The lines from the top of the records below through the one containing "common name: greater kudu" are to be transcribed exactly, and nothing else is to be added.

(Stored data)
- - - - - - -

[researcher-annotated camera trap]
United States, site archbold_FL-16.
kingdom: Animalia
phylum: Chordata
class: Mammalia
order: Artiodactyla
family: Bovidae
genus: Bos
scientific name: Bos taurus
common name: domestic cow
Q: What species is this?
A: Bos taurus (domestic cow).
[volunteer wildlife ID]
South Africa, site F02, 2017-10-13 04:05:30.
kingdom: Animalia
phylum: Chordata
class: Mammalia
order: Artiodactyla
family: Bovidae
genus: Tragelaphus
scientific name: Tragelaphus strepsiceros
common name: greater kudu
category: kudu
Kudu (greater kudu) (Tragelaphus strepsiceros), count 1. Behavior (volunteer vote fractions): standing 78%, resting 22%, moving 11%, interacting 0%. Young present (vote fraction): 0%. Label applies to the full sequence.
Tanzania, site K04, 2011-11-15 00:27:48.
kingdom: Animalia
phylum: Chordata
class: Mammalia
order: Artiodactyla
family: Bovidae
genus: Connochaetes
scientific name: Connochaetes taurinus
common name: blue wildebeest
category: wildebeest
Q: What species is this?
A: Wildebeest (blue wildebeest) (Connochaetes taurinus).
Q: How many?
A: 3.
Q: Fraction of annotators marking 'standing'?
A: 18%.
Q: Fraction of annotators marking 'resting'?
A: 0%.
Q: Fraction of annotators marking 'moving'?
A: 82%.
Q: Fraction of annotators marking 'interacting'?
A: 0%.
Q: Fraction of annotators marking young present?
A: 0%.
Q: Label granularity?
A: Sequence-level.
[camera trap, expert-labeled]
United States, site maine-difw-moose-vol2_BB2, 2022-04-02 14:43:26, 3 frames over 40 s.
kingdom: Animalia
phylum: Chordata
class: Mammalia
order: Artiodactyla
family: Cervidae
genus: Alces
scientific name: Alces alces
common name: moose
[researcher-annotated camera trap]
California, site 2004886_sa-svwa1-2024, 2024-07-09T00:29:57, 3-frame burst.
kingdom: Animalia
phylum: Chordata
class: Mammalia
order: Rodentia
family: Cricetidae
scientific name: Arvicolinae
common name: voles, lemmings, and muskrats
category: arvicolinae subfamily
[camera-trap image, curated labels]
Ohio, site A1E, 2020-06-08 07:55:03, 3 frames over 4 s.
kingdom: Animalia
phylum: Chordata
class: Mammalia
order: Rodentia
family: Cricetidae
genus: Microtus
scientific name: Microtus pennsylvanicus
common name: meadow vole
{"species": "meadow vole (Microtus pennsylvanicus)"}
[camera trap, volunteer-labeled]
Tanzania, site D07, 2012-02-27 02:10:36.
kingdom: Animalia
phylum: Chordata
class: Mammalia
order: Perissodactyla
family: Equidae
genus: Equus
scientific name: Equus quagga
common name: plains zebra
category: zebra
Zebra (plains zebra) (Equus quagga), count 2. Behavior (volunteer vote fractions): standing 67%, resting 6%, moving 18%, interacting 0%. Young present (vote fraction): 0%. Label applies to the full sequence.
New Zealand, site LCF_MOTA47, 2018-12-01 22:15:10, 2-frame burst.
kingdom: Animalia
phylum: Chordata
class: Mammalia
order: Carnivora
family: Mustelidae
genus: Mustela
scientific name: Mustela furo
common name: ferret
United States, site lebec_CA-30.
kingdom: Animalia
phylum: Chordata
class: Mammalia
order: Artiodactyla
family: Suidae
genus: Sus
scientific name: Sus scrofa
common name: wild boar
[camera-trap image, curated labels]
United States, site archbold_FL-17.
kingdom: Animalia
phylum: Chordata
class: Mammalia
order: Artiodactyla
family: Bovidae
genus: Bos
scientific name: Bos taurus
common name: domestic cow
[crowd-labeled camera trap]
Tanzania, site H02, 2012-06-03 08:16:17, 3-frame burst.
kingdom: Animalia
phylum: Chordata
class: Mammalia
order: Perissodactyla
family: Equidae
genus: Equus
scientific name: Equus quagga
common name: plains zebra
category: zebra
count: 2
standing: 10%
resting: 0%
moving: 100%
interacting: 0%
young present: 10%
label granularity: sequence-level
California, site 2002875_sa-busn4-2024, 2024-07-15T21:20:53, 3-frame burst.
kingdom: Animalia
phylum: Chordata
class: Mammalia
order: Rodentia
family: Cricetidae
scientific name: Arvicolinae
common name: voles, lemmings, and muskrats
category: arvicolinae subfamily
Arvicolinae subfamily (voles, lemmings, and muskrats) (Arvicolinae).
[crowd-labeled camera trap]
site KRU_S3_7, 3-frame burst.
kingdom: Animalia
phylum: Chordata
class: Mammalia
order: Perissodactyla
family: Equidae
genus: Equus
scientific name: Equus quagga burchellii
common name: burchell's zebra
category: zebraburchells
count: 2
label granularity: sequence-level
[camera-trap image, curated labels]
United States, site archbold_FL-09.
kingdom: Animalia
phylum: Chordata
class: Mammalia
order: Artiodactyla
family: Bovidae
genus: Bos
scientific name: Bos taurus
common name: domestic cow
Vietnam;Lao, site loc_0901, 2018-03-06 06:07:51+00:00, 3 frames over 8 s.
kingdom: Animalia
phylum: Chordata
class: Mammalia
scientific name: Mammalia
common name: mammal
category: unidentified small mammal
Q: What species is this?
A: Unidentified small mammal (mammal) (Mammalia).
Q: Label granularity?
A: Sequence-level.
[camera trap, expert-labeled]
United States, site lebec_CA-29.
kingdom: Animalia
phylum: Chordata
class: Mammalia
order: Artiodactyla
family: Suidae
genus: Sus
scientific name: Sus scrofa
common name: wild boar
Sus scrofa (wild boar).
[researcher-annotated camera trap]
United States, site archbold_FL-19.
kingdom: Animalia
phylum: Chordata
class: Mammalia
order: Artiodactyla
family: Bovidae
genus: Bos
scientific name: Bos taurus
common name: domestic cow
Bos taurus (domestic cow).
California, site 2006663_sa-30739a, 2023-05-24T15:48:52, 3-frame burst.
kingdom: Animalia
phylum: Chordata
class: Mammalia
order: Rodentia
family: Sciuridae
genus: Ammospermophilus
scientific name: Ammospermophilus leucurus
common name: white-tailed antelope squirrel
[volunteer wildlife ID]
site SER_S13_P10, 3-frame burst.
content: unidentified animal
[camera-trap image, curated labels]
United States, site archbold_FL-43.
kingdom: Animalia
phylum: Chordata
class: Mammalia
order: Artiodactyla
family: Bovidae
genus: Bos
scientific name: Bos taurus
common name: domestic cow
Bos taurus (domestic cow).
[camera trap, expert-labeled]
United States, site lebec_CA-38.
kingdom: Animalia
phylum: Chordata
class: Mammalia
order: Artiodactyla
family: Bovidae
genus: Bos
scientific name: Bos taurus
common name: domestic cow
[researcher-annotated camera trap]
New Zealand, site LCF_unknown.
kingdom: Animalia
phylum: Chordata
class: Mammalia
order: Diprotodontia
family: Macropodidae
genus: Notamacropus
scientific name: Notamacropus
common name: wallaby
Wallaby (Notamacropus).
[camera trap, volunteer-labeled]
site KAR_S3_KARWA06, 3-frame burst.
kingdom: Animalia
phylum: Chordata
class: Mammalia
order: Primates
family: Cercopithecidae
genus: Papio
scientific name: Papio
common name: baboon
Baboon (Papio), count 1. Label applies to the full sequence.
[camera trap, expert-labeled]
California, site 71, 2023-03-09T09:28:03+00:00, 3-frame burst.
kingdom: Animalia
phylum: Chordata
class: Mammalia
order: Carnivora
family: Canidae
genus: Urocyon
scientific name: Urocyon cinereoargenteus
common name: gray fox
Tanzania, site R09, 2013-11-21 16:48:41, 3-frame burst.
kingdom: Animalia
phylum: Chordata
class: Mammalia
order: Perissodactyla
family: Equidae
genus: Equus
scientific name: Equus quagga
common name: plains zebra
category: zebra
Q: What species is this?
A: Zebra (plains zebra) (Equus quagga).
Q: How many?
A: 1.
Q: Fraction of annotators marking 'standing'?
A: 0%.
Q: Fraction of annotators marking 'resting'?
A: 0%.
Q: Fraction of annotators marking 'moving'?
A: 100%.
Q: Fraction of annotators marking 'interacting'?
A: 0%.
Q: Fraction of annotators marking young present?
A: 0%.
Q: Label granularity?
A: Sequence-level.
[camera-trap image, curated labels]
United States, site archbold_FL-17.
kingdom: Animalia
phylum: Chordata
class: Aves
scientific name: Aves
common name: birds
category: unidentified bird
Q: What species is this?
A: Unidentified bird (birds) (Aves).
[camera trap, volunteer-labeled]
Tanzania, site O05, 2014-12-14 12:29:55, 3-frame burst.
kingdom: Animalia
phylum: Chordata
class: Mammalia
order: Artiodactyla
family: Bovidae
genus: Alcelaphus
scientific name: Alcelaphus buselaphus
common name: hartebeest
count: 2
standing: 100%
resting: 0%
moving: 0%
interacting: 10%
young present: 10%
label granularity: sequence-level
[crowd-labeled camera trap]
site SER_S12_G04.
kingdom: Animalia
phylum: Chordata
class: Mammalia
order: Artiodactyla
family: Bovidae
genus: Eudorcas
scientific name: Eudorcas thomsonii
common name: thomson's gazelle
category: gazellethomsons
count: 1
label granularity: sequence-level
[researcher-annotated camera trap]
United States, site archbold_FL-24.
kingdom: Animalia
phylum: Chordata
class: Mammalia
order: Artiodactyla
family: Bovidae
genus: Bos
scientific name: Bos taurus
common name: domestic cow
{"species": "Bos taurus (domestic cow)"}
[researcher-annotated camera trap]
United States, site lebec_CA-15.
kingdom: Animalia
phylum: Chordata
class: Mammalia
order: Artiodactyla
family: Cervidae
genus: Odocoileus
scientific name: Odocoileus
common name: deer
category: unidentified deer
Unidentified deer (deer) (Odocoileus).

- - - - - - -

TASK OUTPUT:
[researcher-annotated camera trap]
United States, site archbold_FL-16.
kingdom: Animalia
phylum: Chordata
class: Mammalia
order: Artiodactyla
family: Bovidae
genus: Bos
scientific name: Bos taurus
common name: domestic cow
Q: What species is this?
A: Bos taurus (domestic cow).
[volunteer wildlife ID]
South Africa, site F02, 2017-10-13 04:05:30.
kingdom: Animalia
phylum: Chordata
class: Mammalia
order: Artiodactyla
family: Bovidae
genus: Tragelaphus
scientific name: Tragelaphus strepsiceros
common name: greater kudu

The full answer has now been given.